_BRANO DEL DOCUMENTO_:
====
Certo, che si tratti di Serie D o Serie A, cambia poco. Nel corso della settimana lavoro per quel momento e ogni volta è un’emozione nuova. Sono reduce da un’operazione al ginocchio (menisco, ndr), questa gioia l’aspettavo da tanto.
Ⓤ: Mani alle orecchie, esultanza rabbiosa. L’aveva preparata?
Assolutamente no, mi è venuta spontanea. Quando segno non penso mai a come esultare. Arriva e basta.
Ⓤ: A proposito di gioie improvvise. Come definirebbe oggi il suo debutto con la maglia del Milan?
Indimenticabile. Credo che il mio esordio in Serie A sia quello che tutti i ragazzini sognano quando iniziano a giocare. Ha dato il la alla mia carriera e non nego che ancora oggi ogni tanto me lo vado a riguardare. È uno splendido ricordo, rivederlo è sempre una gioia.
Ⓤ: Le ha davvero cambiato la vita?
Mi ha dato sicuramente una mano, aiutandomi a iniziare al meglio la carriera. Poi però ho intrapreso un percorso tutto mio e per fortuna sono riuscito a farne tanti altri (119 in totale tra Serie A, B, C e D, ndr).
Ⓤ: Quel giorno, in campo insieme a lei c’erano Nesta, Cafu, Maldini, Pirlo, Seedorf, Ronaldo, Pippo Inzaghi…
Tutti grandissimi campioni, che mi hanno trasmesso soprattutto la cultura del lavoro. Nulla viene per caso. Anche dei fuoriclasse come loro, che in carriera avevano già vinto tutto, lavoravano per migliorarsi, curando ogni minimo dettaglio. Io cercavo solo di apprendere e “rubare” il più possibile da ciascuno di loro. Una cosa mi impressionava in particolare: più vincevano e più avevano fame di vittoria. Quella era la vera forza del Milan.

Ⓤ: Al tempo indossava la maglia rossonera numero 43, la stessa che veste ancora oggi.
====
_DATI DELL'ESERCIZIO_:
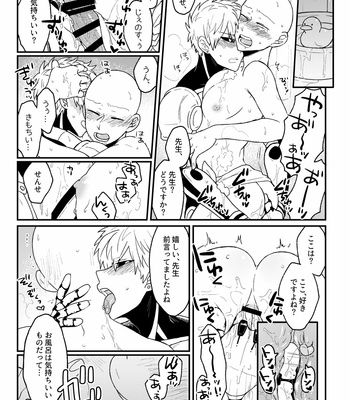 [Sarasuna Peyukiti] Sensei! O Senaka o Nagashishimasu! – One Punch Man dj [JP] – Gay Manga sex 20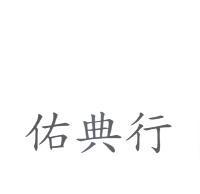佑典行
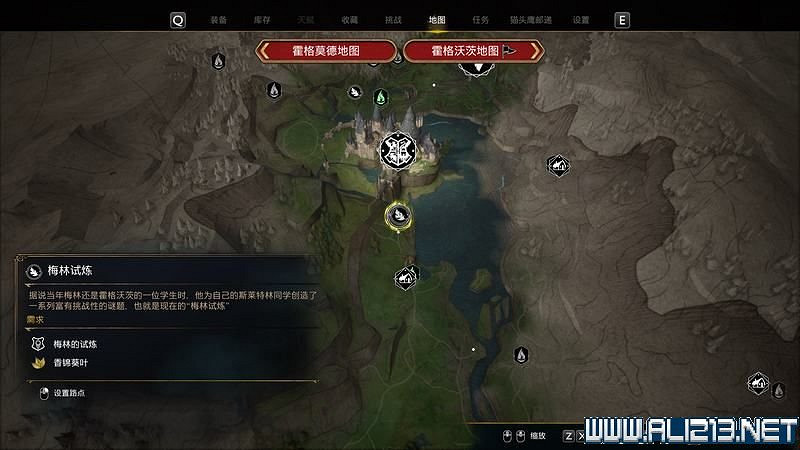 《霍格華茲的傳承》梅林試煉怎麽開啟？梅林試煉位置大全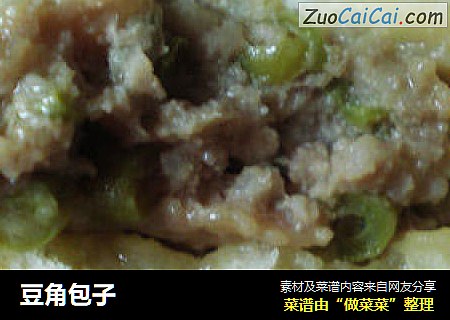 豆角包子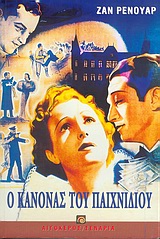 Ο ΚΑΝΟΝΑΣ ΤΟΥ ΠΑΙΧΝΙΔΙΟΥ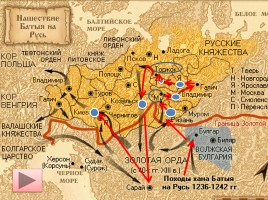 Борьба Руси с внешней агрессией в XIII веке, слайд 4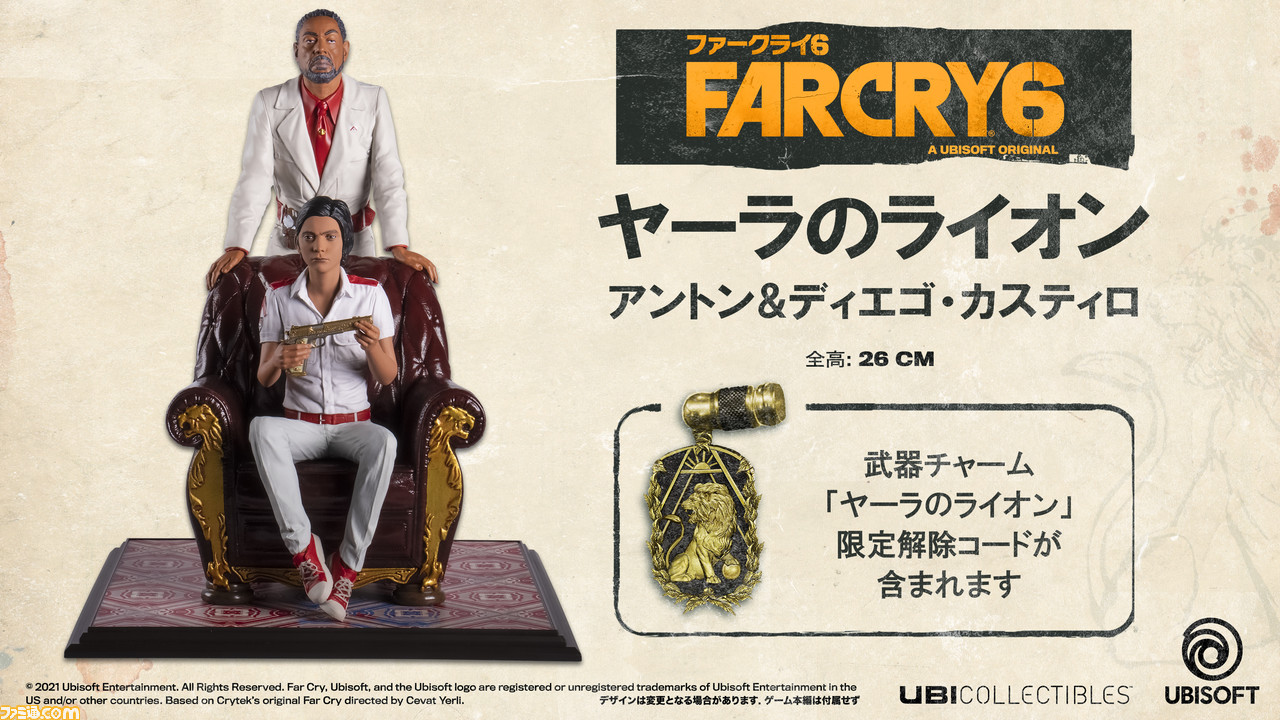 【PS5】ファークライ6 コレクターズエディション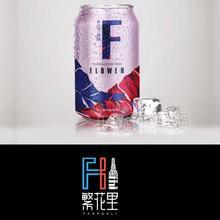 繁花里啤酒330ml聽(tīng)裝招商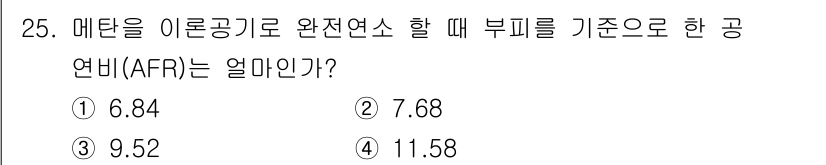 대기환경기사 2018년 25번 - 해당 자격증의 핵심 개념을 묻는 객관식 문제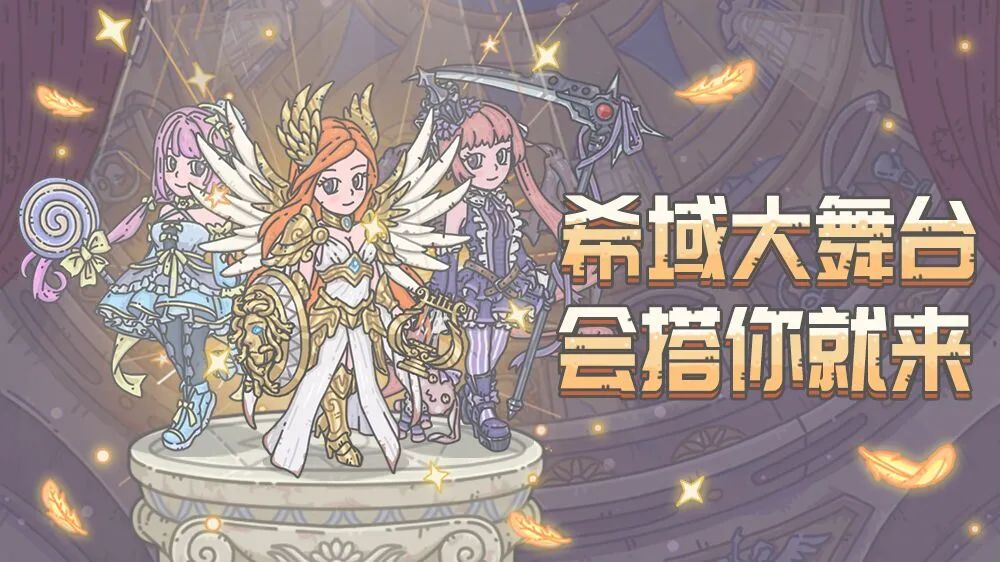 最强蜗牛9月18日更新公告，希域大舞台会搭你就来[视频][多图]图片3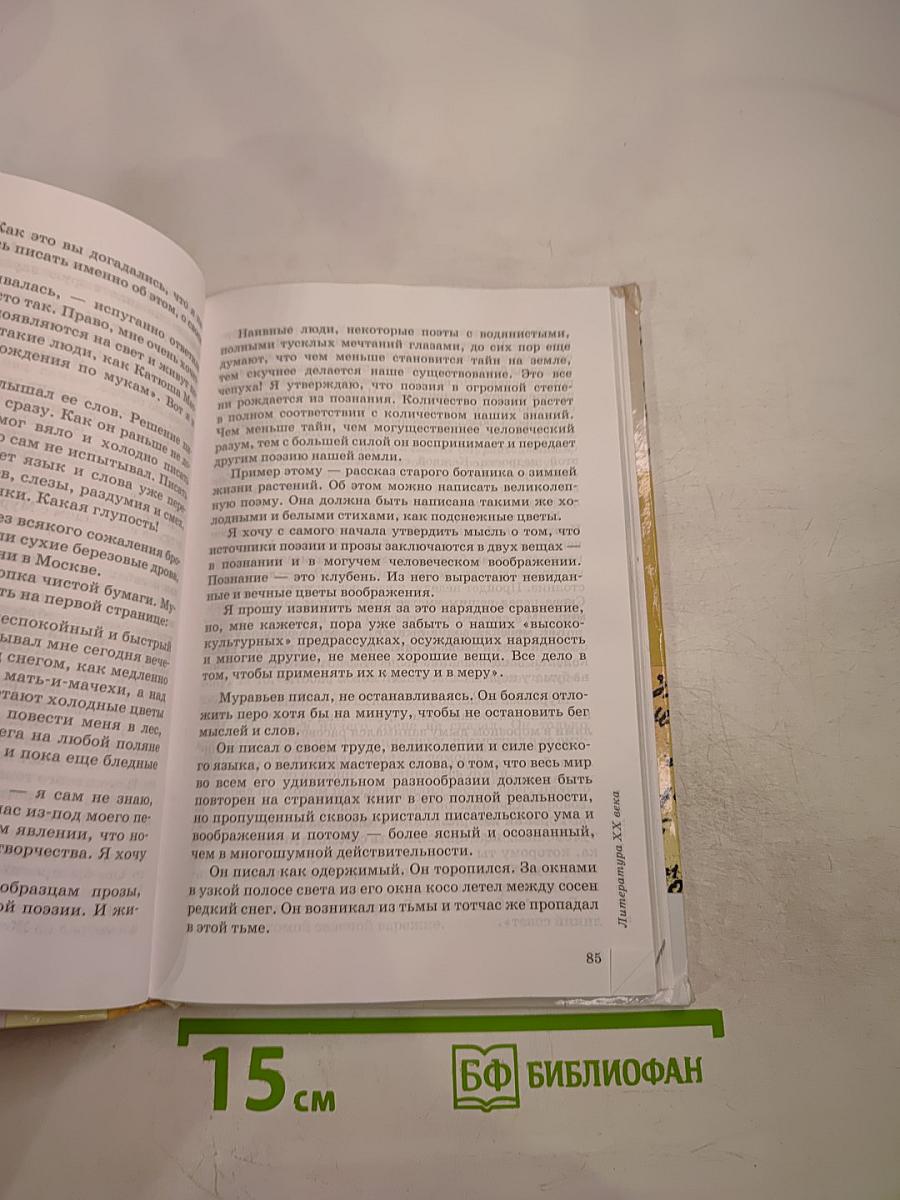 Литература. 7 класс. Учебник-хрестоматия. Часть вторая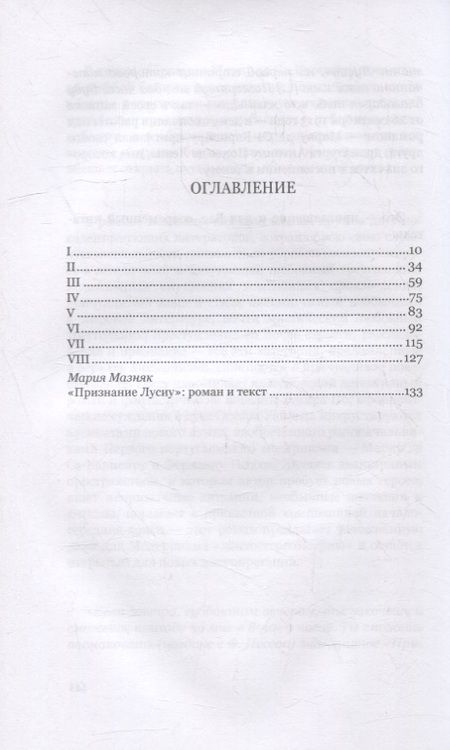 Фотография книги "Мариу де: Признание Лусиу"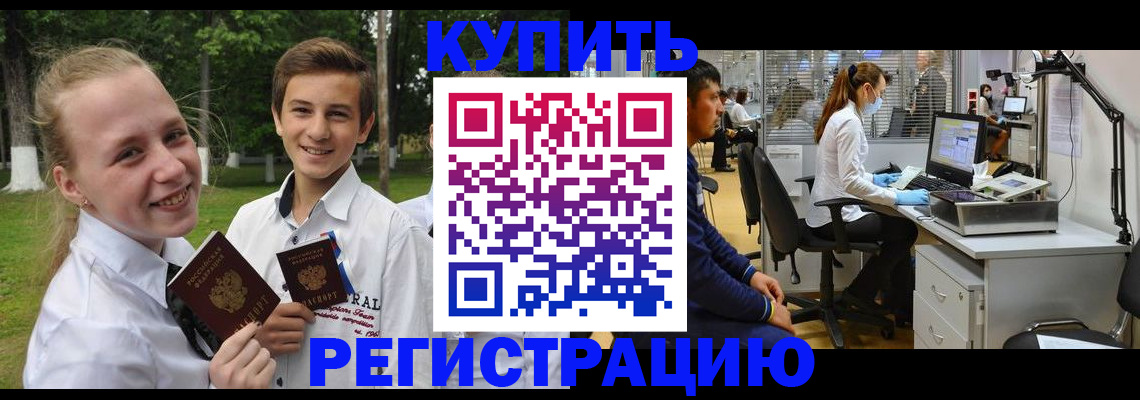 прописка иностранных граждан в Крымске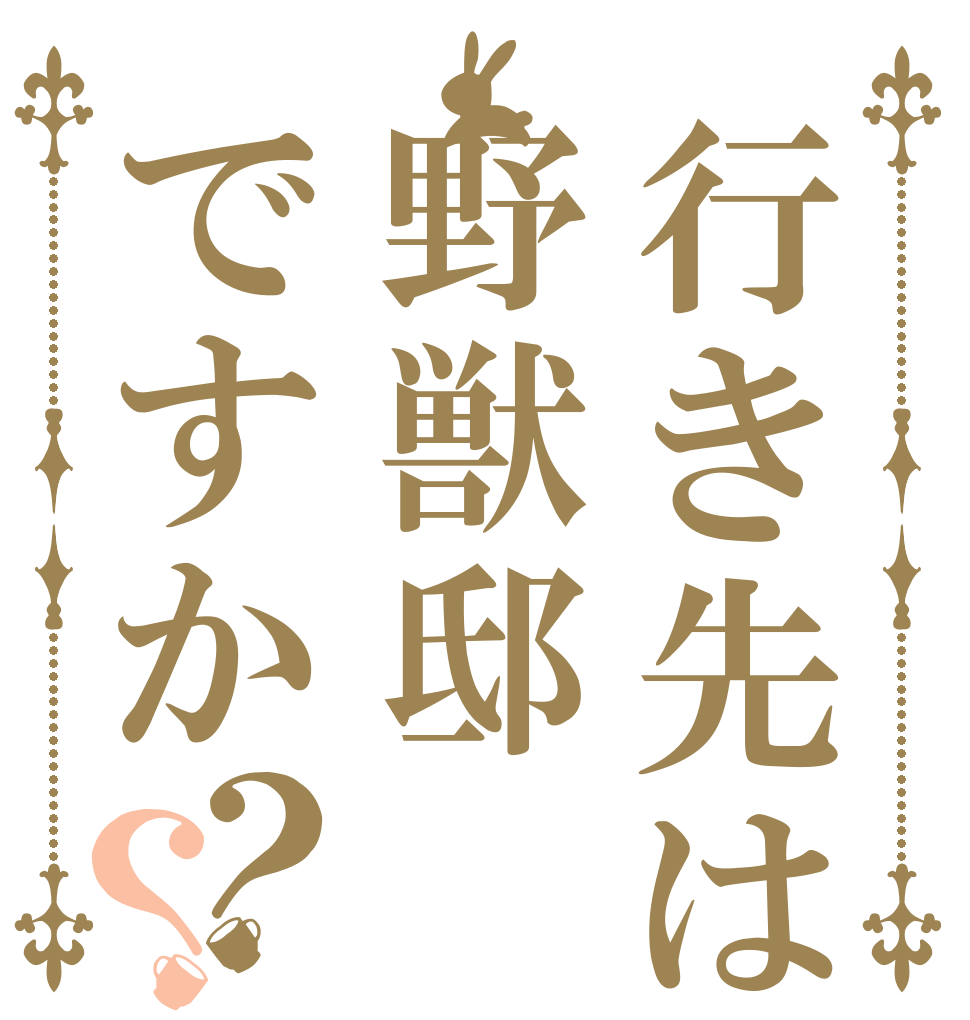 行き先は野獣邸ですか？？   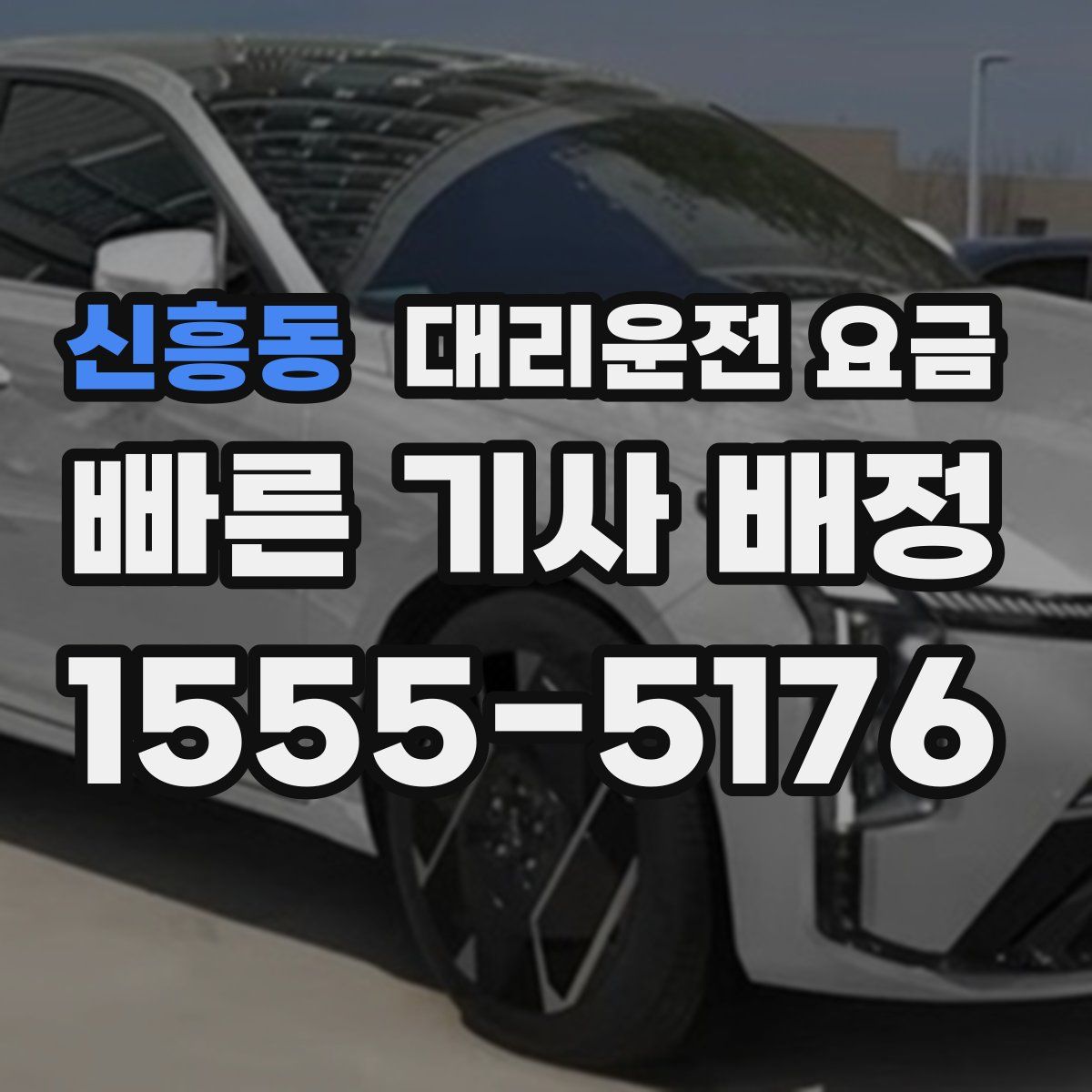 신흥동 대리운전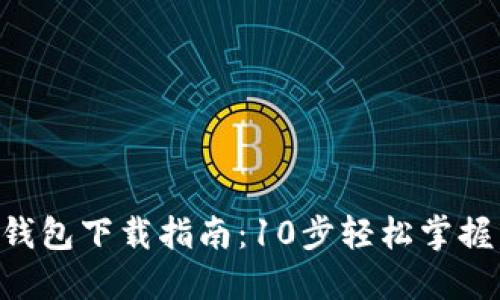 2023年B特派钱包下载指南：10步轻松掌握，附图视频教程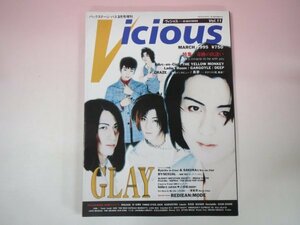 64088■Vicious（月刊ヴィシャス）Ｖｏｌ.11　1995　3月号増刊　GLAY　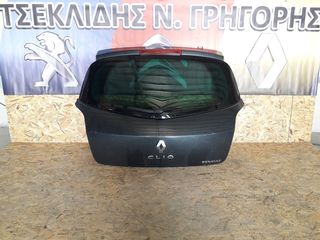 RENAULT CLIO III ΤΖΑΜΟΠΟΡΤΑ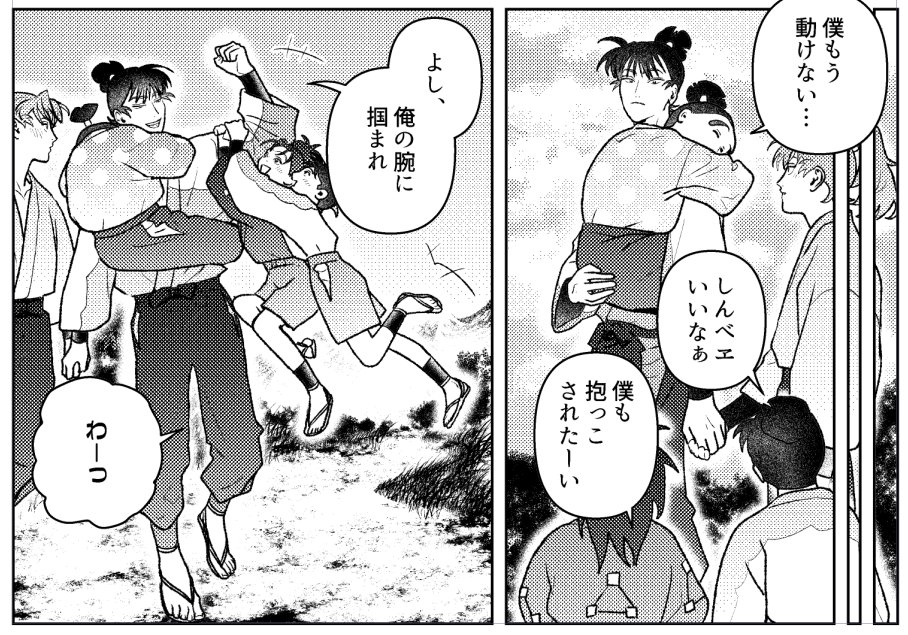 美原‣5/6西1ア19a tweet media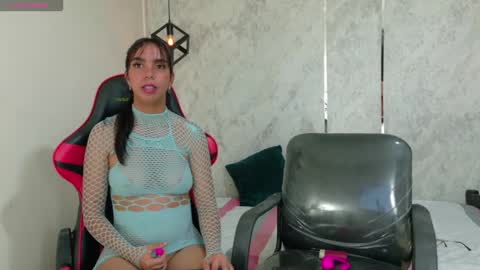 Emy online show from April 24, 2026, 2:08 pm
====
_CONSEGNA 1_: Secondo l'intervista, a quale parte del ginocchio si riferiva l'operazione da cui è reduce chi risponde?
_CONSEGNA 2_: Riassumi l'intervista in due frasi.

_SOLUZIONE SVOLTA 1_: Al menisco.

_SOLUZIONE SVOLTA 2_: Chi risponde racconta che segnare è sempre un'emozione nuova, soprattutto dopo l'operazione al menisco, e che l'esultanza gli è venuta spontanea. Definisce indimenticabile il debutto con il Milan, che ha avviato la sua carriera, e ricorda che i campioni di quella squadra gli hanno trasmesso la cultura del lavoro e una fame di vittoria che cresceva con i successi.